> Выбранный отрывок:
Затем грамотный казак Почиталин (в тюрьме человека, который разносит бумаги по камерам, так и зовут «грамотный») прочел собравшимся именной указ. Далее Пугачев привел казаков к присяге. 17 сентября Пугачев во главе отряда, состоявшего из 70 вооруженных казаков и калмыков, с распущенными по ветру знаменами выступил из толкачевских хуторов в направлении Яицкого городка. Крестьянская война 1773—1775 годов началась. Впрочем, это было на самом деле восстание беглых солдат, поддержанное иноверцами. Всеми, кто попал под немецкий пресс Екатерины. Место же действия — Яицкий городок, действующих лиц — яицкие казаки, а также роль для самого Пугачева как Петра III по примеру Федора Богомолова подсказал Пугачеву старец Филарет в Мечетной слободе. Важнейшее событие русской истории произошло в начале ноября 1772 года в Мечетной слободе.

* * *
Во второй раз время (История) сошлось с пространством в Мечетной слободе всего лишь через 28 лет. А именно 23 марта 1801 года.

С 24 декабря 1797 года по 9 октября 1800 года атаман Донского казачьего войска Матвей Иванович Платов находился в ссылке в городе Костроме. Затем положение опального донского атамана ухудшилось. 9 октября 1800 года, вызванный в столицу, он сразу же по прибытии в Санкт-Петербург был заключен в Алексеевский равелин Петропавловской крепости. Там он находился до 11 января 1801 года, когда над ним начался сенатский суд.

Однако в тот же день император Павел I вызвал Платова из камеры Алексеевского равелина. Дело в том, что Павел I, раздраженный провокационным поведением своих союзников Англии и Австрии, порвал с ними отношения и почти одновременно оформил союз с Наполеоном. Одним из условий этого союза являлось немедленное нанесение удара по Индии — богатейшей колонии Англии. Первыми в Индию должны были вступить донские казаки.

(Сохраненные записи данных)
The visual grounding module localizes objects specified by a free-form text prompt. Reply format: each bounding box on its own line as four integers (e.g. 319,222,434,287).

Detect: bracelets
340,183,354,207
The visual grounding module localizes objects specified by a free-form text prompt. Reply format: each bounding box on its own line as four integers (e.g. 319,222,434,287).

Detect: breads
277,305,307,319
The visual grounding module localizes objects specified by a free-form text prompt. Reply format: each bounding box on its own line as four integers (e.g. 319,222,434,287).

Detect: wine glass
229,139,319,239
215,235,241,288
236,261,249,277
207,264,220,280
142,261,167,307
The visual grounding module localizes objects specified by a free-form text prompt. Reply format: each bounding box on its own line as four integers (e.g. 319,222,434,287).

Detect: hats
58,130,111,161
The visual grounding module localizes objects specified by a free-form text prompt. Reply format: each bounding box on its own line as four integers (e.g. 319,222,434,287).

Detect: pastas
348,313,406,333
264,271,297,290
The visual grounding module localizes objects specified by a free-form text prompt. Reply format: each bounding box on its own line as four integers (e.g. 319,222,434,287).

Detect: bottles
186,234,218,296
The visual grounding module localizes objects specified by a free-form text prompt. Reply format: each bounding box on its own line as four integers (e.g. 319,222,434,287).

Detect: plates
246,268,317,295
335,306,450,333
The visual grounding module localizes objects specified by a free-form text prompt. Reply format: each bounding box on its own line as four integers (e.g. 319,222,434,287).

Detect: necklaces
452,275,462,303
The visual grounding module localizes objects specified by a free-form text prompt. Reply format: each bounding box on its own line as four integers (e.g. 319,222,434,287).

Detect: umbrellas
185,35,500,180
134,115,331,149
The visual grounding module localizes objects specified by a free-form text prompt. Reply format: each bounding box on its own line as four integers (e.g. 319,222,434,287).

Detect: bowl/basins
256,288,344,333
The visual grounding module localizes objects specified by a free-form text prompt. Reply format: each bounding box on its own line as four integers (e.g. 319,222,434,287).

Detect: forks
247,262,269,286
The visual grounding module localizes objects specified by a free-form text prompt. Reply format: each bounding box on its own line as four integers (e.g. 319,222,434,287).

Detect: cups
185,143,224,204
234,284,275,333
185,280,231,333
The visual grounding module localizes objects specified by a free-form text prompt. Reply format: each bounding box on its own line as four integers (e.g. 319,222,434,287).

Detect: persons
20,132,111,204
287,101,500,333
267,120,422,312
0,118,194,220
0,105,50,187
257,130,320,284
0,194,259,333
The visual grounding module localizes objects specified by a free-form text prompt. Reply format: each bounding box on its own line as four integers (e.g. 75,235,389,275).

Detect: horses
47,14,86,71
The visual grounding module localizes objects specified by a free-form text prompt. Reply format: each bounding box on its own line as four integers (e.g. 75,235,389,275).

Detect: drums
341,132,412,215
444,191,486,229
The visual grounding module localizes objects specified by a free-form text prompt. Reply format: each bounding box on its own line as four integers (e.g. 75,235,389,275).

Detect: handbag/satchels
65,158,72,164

> Что нужно сделать:
**A.** Сколько вооруженных казаков и калмыков было в отряде, с которым Пугачев выступил 17 сентября, согласно отрывку?
**B.** Перепишите из отрывка без изменений часть, которая начинается со слов «Затем грамотный казак» и заканчивается словами «года в Мечетной слободе.».
Материал взят из другого источника.

> Ответы к заданию:
**A.** В отряде было 70 вооруженных казаков и калмыков.

**B.**
Затем грамотный казак Почиталин (в тюрьме человека, который разносит бумаги по камерам, так и зовут «грамотный») прочел собравшимся именной указ. Далее Пугачев привел казаков к присяге. 17 сентября Пугачев во главе отряда, состоявшего из 70 вооруженных казаков и калмыков, с распущенными по ветру знаменами выступил из толкачевских хуторов в направлении Яицкого городка. Крестьянская война 1773—1775 годов началась. Впрочем, это было на самом деле восстание беглых солдат, поддержанное иноверцами. Всеми, кто попал под немецкий пресс Екатерины. Место же действия — Яицкий городок, действующих лиц — яицкие казаки, а также роль для самого Пугачева как Петра III по примеру Федора Богомолова подсказал Пугачеву старец Филарет в Мечетной слободе. Важнейшее событие русской истории произошло в начале ноября 1772 года в Мечетной слободе.